Traditional payout and disbursement methods have successfully served large swathes of the economy for decades. The four traditional payout methods—checks, ACH payments, wire transfers, and Push-to-Card payments—are all viable options when businesses are looking to send payouts to consumers, primarily when payments are reasonably large and conducted on a fixed basis.
However, these traditional options are frequently insufficient when it comes to an emerging— and expanding—category of high-velocity, low-volume payouts. Especially payouts which need to be sent internationally.
Why aren’t these traditional methods applicable in every situation? Some methods are expensive: paying $50 to perform a wire transfer hardly provides value for money for a low-volume payout amounting to a lower sum. Checks and ACH payments cannot always be used internationally. Push-to-Card payments are sent to an individual’s bank account, whereas the recipient may want to receive their payout elsewhere.
A significant chunk of the economy relies on regular, low-volume transactions, and these require a payouts mechanism that is more flexible than the default.
Digital value is becoming a more mainstream way for businesses to issue high-velocity, low-volume payouts to consumers and employees. It can be transferred without the complex infrastructure, integration protocols, and compliance requirements that characterize traditional payouts. In many cases, transferring digital value requires only an email address—no interaction with banks, and no disproportionate costs.
For digital value and the transfer of it to complete its transition into everyday usage, businesses must adopt a new payments infrastructure capable of storing and utilizing digital value instantly, affordably, and across borders.
How and Why Digital Value Is Becoming the Norm
The concept of digital value has evolved to include any currency, electronic store of value, or medium of exchange that is managed, stored, or transacted on digital computer systems. Different types include cryptocurrencies, central bank digital currencies, and virtual and branded currencies. Digital value has risen in popularity over the past decade with the growth of cryptocurrencies, which have complemented older forms of prepaid assets whose popularity also continues to increase.
Due to the growing adoption of various categories of digital value, more people are seeking to receive payouts in digital forms. This is especially applicable for the likely recipients of high-velocity, low-volume payouts, including gig workers (Uber, DoorDash, and countless others), content creators, and a wide variety of consumers.

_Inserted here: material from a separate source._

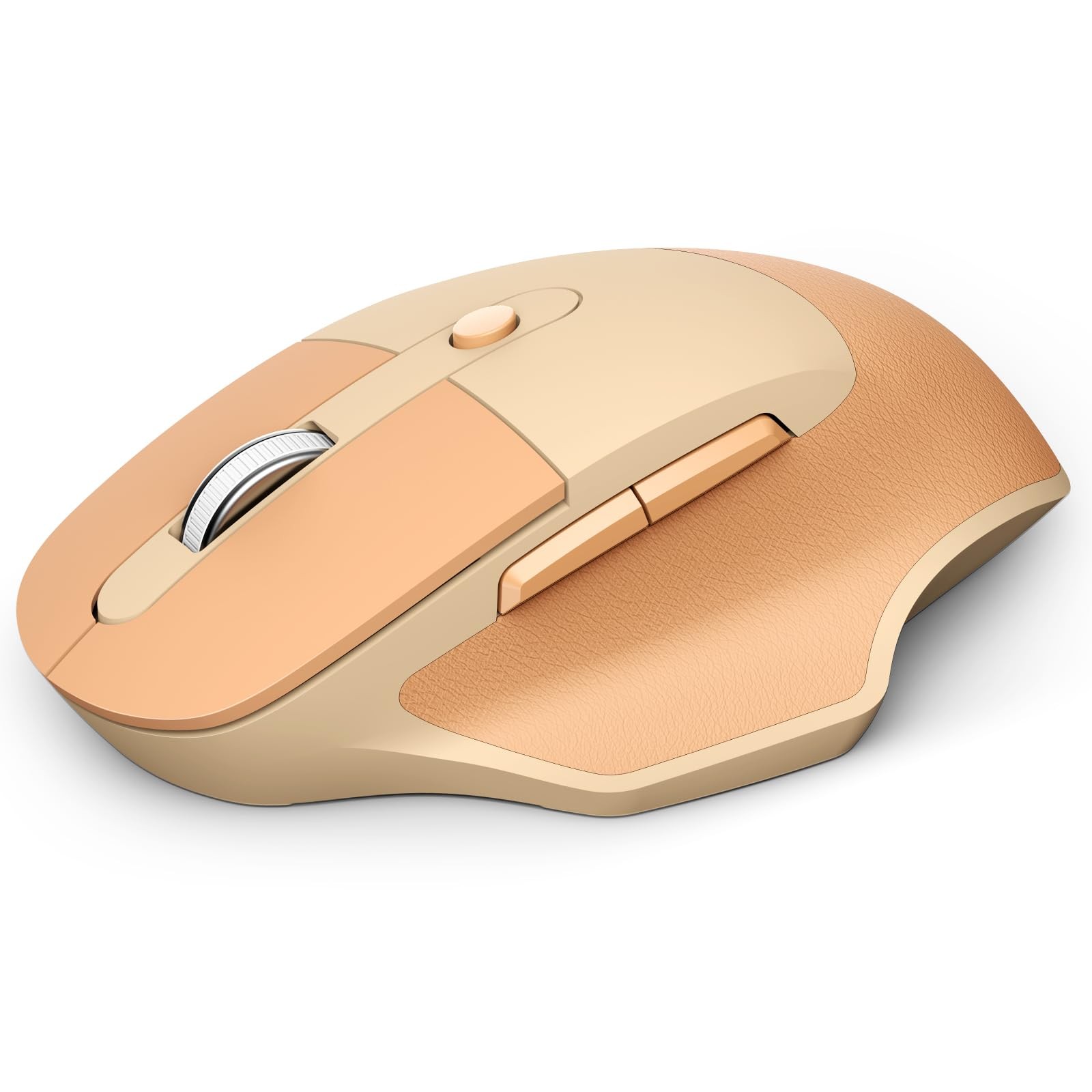 Wireless Ergonomic Bluetooth Mouse with Quiet Clicks and 5 Buttons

To make this a reality, businesses must deploy a suitable payment rail comparable to that of the fiat currency system. The absence of such an alternative is a significant pain point.
Gig workers are not the only example of a category underserved by current payouts methods, but they are a highly pertinent one. Many now expect same-day payouts, but attempted solutions such as Visa Direct were never widely used because businesses faced excessive infrastructure costs and gig workers themselves had to foot the bill for transaction costs, which many simply refused to do.
The challenge facing these underserved individuals opens the door to a truly game-changing shift in the future of digital payment networks—specifically, a payment rail that enables users to transfer and extract the digital value of their purchases freely and instantly.
In such a case, a gig driver could receive and store a digital payout in an online digital wallet and redeem it in the form of their choosing—say, as instant credit for groceries, household items, or fuel. Such a flexible payment system would eliminate the need to withdraw funds from a bank account or pay prohibitive transaction fees, saving both time and money.
Creating a modernized payouts infrastructure is essential if digital value is to realize its full potential as both a means of storing value and a medium of exchange.
Trailblazing Toward New Payouts Infrastructures
Legacy payout systems will remain standard within the industry—it should not be forgotten that they serve the needs of their users in most cases, most of the time. Managing payroll or conducting large B2B payments do not require a fundamentally revamped infrastructure.
However, the traditional systems must be complemented by new and improved digital payment models that serve the needs of particular sectors of the economy, or specific categories of recipient, whose requirements are largely unmet by the major traditional payout solutions.
And with the exchange of digitally earned value gaining more traction throughout the economy, the need for businesses and independent merchants to handle their payouts in the manner most convenient to recipients is only set to increase.
A versatile digital value infrastructure can provide this sizable industry with a win-win solution for individuals and companies alike to store and spend digital value from B2B, B2C, C2B, and C2C payouts and micro-payments, anytime, anywhere. If properly leveraged, the digital value network could very well pioneer an entirely new way of handling transactions.